Records on scene geometry:
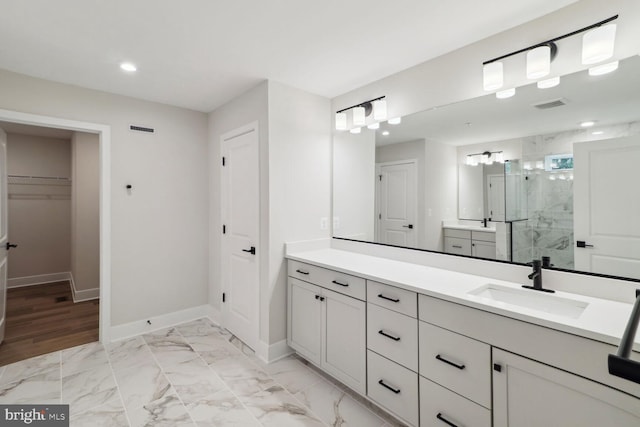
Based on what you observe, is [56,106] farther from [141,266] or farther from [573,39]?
[573,39]

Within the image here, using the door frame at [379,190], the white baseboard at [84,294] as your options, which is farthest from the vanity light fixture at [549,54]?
the white baseboard at [84,294]

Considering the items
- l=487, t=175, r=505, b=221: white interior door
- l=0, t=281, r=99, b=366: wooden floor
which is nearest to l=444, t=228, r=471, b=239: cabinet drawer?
l=487, t=175, r=505, b=221: white interior door

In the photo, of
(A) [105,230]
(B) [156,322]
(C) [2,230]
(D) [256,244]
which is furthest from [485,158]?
(C) [2,230]

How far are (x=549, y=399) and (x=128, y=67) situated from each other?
11.2ft

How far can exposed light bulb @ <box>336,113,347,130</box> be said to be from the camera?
9.57 ft

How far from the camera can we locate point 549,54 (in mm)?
1690

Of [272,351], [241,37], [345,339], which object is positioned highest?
[241,37]

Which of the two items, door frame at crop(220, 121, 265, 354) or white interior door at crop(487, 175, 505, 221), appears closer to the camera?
white interior door at crop(487, 175, 505, 221)

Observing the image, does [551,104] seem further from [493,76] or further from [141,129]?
[141,129]

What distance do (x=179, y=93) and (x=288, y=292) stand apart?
226 cm

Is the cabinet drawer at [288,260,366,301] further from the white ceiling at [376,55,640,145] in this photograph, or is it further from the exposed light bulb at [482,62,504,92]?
the exposed light bulb at [482,62,504,92]

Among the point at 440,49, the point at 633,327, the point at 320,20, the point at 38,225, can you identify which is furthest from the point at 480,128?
the point at 38,225

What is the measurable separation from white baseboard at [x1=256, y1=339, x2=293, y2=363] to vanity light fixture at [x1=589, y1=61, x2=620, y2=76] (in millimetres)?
2891

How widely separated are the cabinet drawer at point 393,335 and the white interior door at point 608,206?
98 cm
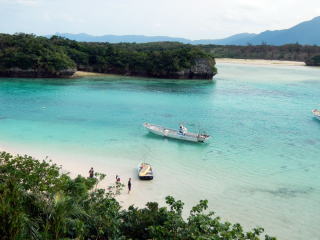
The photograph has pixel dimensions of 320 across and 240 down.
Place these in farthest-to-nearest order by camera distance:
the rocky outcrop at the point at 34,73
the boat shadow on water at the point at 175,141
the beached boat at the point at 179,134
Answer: the rocky outcrop at the point at 34,73
the beached boat at the point at 179,134
the boat shadow on water at the point at 175,141

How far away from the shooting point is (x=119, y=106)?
40.5m

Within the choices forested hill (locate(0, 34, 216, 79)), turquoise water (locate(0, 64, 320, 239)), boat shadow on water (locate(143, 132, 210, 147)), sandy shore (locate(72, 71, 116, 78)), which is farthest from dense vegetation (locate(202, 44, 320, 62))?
boat shadow on water (locate(143, 132, 210, 147))

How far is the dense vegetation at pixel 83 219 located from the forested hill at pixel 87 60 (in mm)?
53497

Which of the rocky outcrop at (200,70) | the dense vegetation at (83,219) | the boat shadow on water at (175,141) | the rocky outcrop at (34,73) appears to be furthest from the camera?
the rocky outcrop at (200,70)

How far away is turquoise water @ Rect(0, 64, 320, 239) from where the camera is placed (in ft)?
55.3

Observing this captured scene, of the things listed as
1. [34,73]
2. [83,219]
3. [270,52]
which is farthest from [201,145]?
[270,52]

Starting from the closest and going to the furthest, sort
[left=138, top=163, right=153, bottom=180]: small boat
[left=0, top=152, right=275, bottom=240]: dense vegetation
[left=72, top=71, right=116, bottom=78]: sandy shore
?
1. [left=0, top=152, right=275, bottom=240]: dense vegetation
2. [left=138, top=163, right=153, bottom=180]: small boat
3. [left=72, top=71, right=116, bottom=78]: sandy shore

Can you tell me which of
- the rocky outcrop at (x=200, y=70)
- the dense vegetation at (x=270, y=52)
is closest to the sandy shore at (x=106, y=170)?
the rocky outcrop at (x=200, y=70)

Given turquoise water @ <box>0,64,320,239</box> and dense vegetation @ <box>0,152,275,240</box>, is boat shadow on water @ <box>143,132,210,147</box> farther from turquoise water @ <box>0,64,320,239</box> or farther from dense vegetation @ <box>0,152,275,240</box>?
dense vegetation @ <box>0,152,275,240</box>

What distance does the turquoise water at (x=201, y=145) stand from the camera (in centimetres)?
1686

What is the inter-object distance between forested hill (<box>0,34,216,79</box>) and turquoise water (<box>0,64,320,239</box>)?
9330 mm

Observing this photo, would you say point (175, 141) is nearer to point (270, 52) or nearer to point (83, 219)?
point (83, 219)

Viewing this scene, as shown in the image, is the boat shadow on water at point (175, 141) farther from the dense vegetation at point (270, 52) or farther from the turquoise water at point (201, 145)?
the dense vegetation at point (270, 52)

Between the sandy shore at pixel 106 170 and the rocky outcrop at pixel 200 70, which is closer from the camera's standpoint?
the sandy shore at pixel 106 170
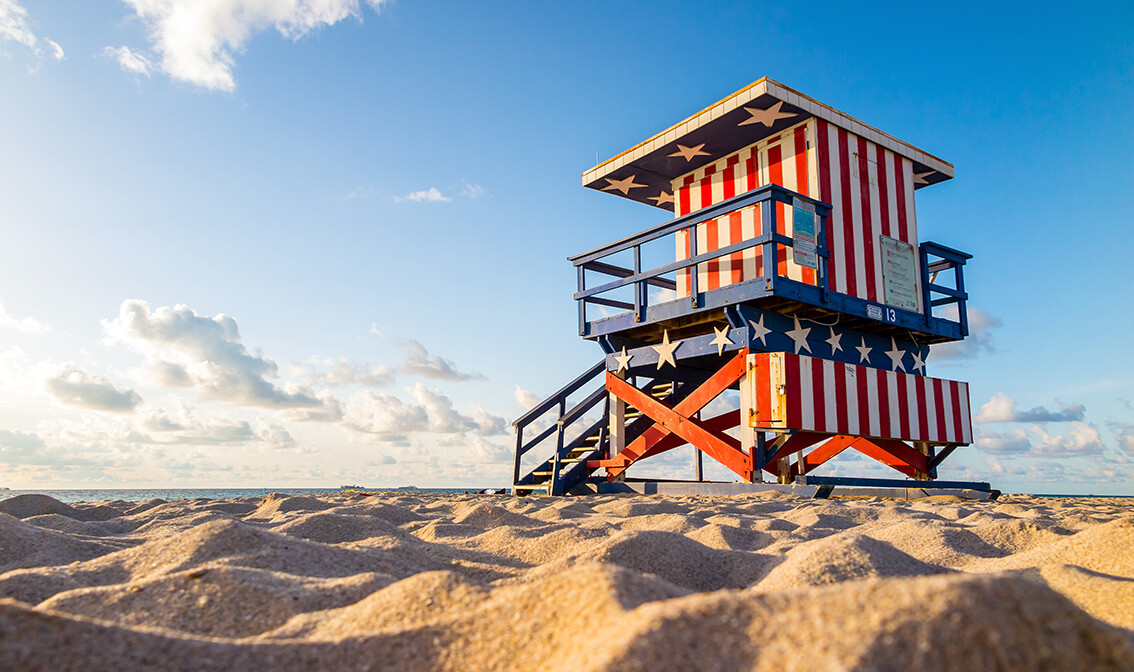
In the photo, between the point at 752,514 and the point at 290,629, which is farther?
the point at 752,514

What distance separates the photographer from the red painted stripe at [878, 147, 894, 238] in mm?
8984

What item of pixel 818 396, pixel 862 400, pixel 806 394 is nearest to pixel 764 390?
pixel 806 394

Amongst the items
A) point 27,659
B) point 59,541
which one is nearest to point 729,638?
point 27,659

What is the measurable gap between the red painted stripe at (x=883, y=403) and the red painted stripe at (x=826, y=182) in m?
1.20

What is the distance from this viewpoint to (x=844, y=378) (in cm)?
782

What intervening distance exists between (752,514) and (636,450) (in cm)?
439

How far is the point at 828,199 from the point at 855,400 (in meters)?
2.45

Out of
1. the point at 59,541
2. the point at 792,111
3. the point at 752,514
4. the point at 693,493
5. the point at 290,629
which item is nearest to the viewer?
the point at 290,629

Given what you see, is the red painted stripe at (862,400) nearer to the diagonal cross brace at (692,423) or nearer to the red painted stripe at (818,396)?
the red painted stripe at (818,396)

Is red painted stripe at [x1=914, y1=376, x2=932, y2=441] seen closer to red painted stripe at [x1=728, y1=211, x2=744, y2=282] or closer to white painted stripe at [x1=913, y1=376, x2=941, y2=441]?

TASK BRIEF: Please output everything from the line containing "What is the distance" down to the end of the records as a Markdown table with the columns Row and Record line, leaving out blank lines.

RIGHT ANSWER:
| Row | Record line |
|---|---|
| 1 | What is the distance from this viewpoint to (x=844, y=378) (in cm)? |
| 2 | 782 |
| 3 | What intervening distance exists between (752,514) and (636,450) (in cm)? |
| 4 | 439 |
| 5 | How far is the point at 828,199 from the point at 855,400 (in meters)? |
| 6 | 2.45 |
| 7 | Out of |
| 8 | 1. the point at 59,541 |
| 9 | 2. the point at 792,111 |
| 10 | 3. the point at 752,514 |
| 11 | 4. the point at 693,493 |
| 12 | 5. the point at 290,629 |
| 13 | which item is nearest to the viewer? |
| 14 | the point at 290,629 |
| 15 | Given what you see, is the red painted stripe at (862,400) nearer to the diagonal cross brace at (692,423) or nearer to the red painted stripe at (818,396)? |
| 16 | the red painted stripe at (818,396) |
| 17 | Is red painted stripe at [x1=914, y1=376, x2=932, y2=441] seen closer to red painted stripe at [x1=728, y1=211, x2=744, y2=282] or closer to white painted stripe at [x1=913, y1=376, x2=941, y2=441]? |